_Exercise_:
Count the lines in the data below that contain the string "fill", and give only the number.

_Material provided_:
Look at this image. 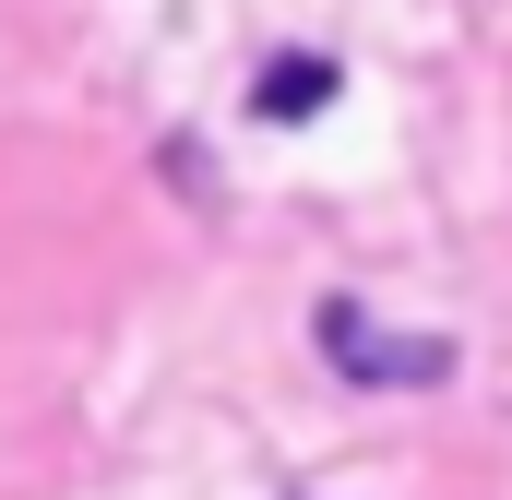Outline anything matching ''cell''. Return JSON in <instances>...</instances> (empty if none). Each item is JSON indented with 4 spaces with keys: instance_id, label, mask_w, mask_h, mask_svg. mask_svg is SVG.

--

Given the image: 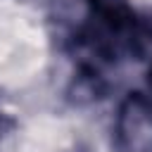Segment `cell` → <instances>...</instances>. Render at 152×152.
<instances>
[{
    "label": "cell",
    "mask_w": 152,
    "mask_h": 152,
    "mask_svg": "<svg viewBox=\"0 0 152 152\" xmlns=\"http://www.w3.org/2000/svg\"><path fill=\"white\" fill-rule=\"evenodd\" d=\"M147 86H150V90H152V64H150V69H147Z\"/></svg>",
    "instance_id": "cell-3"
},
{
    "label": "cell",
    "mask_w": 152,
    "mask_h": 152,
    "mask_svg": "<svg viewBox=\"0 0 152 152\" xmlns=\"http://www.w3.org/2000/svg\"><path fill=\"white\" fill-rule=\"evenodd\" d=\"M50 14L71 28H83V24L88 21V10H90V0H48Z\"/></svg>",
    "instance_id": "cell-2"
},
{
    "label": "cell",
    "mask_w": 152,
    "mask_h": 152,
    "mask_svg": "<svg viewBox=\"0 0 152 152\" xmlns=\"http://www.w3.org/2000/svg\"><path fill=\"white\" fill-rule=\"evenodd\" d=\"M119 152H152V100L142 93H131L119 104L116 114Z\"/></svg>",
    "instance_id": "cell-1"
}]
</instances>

_Problem solution_:
3